Ein mir lieb gewonnenes Ritual am Jahresende: ich schaue durch meine Schränke und sortiere Kleidung, Decken o.ä. heraus. Zusammen mit Süßigkeiten und einer kleinen Geldspende geht das Paket in eine soziale Einrichtung.   

3.  Beziehungen pflegen 

Früher waren Weihnachtsaktionen nicht mein liebstes. Als Marketingchefin hieß es jährlich:  Standard-Weihnachtskarten drucken lassen, Dreimonatsplaner, Timer und Werbegeschenke an viele hundert Kunden versenden. Dazu das jährliche Chaos, wer unterschreibt bei welchen Kunden. Wahrhaftige Wertschätzung ist bei Massenaussendungen Mangelware. Wirklich froh war ich erst, wenn alle Pakete versandt waren. 

Heute hat sich das verändert. Beliebige, lieblose Weihnachtskarten sind mit mir nicht zu machen. Es ist in Ordnung, den Kartentext zu drucken, doch gönnen Sie jedem Empfänger zumindest eine persönliche Zeile, die nur für ihn gilt. 

Und ja, ich versende auch liebend gerne Weihnachtsgeschenke. Ich habe es da leicht, denn seit zehn Jahren verfasse ich einen Coachingkalender mit schönen Fotos und erlesenen Zitaten.
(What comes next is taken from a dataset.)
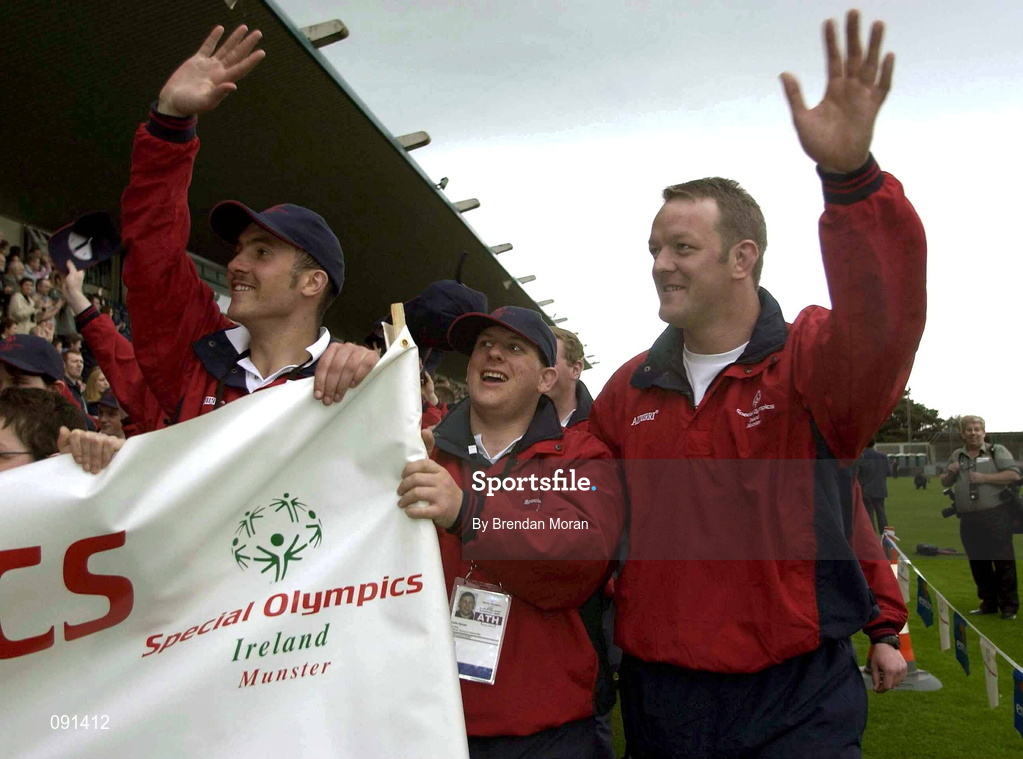19 June 2002; Munster and Irish lock Mick Galwey with Munster Special Olympics athletes John Gleeson, left, and Colin Hynes, centre, during the 2002 Special Olympics Ireland National Games Opening Ceremony at Parnell Park in Dublin. Photo by Brendan Moran/Sportsfile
Der kommt gut an und hält mich jede Woche, ein ganzes Jahr lang mit meinen Kunden und Geschäftspartnern in Verbindung.  Vergewissern Sie sich, dass Beschenkte Ihr Geschenk auch annehmen dürfen. In einigen Firmen gelten strenge Compliance Regeln. 

Doch geht es oft weniger um das Geschenk an sich, als um die Geste und die Worte, die Sie für Ihren Geschäftspartner finden. Wer sich Mühe gibt, auch nur einen Satz zu finden, der persönlich gemeint und voll aus dem Herzen kommt, wird immer belohnt. 

Achten Sie darauf, dass Sie entweder zu den ersten oder zu den letzten Schenkern gehören. Versenden Sie doch Ihre Dankespost schon zu Nikolaus oder erst nach dem 6. Januar. 

Woran können Sie erkennen, dass Ihr Geschenk ankommt? An die Antwort, die Sie erhalten.

Viel Freude bei Ihrem persönlichen Jahresabschluss wünscht Ihnen Monika Scheddin

 P.S. Wer keine Weihnachtsgeschenke verschicken will, kann alternativ eine kleine Happy-New-Year-Party ausrichten.